Namun demikian, lanjut Qodari, calon wakil presiden yang menjadi pertimbangan SBY adalah yang berasal dari luar Jawa. SBY, imbuhnya akan memprioritaskan cawapres dari Pulau Sumatera. "Bisa Hatta Rajasa, Tifatul Sembiring. Tapi kalau Akbar Tandjung tidak mungkin," papar pria berkacamata tersebut.
Dia menambahkan, peluang cawapres SBY dari nonparpol sama-sama besar yakni 50:50. "Kalau resistensi Hatta tidak terlalu tinggi, dan PKB oke-oke saja. Maka jadilah (cawapres dari PKS). Tapi kalau mereka sama-sama ngotot, maka peta bisa berubah. Inilah yang saya sebut cawapres nonparpol menunggu muntahan bola," jelas Qodari.

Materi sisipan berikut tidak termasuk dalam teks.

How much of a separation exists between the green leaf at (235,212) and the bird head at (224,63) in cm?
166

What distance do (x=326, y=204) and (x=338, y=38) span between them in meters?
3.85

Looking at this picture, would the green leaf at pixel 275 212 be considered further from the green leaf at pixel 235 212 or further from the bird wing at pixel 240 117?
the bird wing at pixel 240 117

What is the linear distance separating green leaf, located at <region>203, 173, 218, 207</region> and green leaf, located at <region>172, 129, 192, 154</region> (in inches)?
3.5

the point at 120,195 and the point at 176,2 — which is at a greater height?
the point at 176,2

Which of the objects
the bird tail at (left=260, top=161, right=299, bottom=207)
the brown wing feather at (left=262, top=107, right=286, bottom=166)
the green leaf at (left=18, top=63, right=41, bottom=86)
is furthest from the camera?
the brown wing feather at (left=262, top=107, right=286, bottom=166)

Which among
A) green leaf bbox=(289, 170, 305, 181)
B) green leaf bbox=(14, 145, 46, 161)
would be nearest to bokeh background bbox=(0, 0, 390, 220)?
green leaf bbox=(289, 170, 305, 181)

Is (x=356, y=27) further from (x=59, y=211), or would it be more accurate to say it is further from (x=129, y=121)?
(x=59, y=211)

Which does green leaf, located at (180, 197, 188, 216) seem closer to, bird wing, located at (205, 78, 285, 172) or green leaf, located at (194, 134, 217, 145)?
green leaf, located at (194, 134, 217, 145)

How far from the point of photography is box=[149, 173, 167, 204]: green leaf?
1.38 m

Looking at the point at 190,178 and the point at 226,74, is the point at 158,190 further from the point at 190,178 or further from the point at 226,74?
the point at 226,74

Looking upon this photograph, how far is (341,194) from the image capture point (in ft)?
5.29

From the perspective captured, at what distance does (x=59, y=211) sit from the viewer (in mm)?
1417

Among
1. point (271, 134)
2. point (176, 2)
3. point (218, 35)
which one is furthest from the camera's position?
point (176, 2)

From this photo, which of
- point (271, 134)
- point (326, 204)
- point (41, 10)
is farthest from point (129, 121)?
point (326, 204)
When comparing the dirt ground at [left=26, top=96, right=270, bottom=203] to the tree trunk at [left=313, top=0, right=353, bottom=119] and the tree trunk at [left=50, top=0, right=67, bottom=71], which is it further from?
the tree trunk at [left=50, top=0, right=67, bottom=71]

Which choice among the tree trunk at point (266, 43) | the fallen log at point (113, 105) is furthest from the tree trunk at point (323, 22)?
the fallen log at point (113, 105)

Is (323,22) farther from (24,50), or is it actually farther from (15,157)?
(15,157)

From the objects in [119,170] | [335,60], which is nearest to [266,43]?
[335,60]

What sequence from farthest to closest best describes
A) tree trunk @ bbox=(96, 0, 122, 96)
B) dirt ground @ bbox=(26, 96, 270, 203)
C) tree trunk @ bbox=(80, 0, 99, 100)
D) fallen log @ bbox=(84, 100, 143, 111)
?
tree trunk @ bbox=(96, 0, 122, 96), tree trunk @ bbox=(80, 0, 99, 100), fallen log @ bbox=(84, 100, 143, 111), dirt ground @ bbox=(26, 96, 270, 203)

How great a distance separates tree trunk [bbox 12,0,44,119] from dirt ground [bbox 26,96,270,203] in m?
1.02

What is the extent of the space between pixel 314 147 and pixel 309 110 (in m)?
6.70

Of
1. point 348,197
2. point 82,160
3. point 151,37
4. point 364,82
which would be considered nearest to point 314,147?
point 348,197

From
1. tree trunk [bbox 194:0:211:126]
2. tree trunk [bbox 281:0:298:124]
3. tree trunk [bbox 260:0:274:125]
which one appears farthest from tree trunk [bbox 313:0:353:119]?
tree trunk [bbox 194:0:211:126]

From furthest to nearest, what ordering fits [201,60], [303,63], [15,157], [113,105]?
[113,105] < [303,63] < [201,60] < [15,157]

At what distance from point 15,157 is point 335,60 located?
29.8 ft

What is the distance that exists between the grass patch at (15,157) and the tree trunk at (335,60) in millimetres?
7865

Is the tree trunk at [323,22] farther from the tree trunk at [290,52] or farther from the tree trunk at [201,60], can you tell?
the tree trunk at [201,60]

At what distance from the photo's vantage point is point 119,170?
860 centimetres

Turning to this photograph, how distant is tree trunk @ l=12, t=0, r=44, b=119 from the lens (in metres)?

Permasalahan SBY ke depan diduga terkait masalah ekonomi. Jadi kans Boediono sebagai profesional di bidang ekonomi tinggi? " Sebetulnya yang paling penting bagi SBY adalah chemistry. Boediono, masalahnya agak senior," imbuhnya.
Bagaimana soal isu Hatta Rajasa yang dikabarkan mundur dari bursa cawapres SBY? "Justru SBY malah makin demen. Soalnya SBY selama ini lebih suka orang yang andap asor, tidak meninggikan diri," pungkasnya.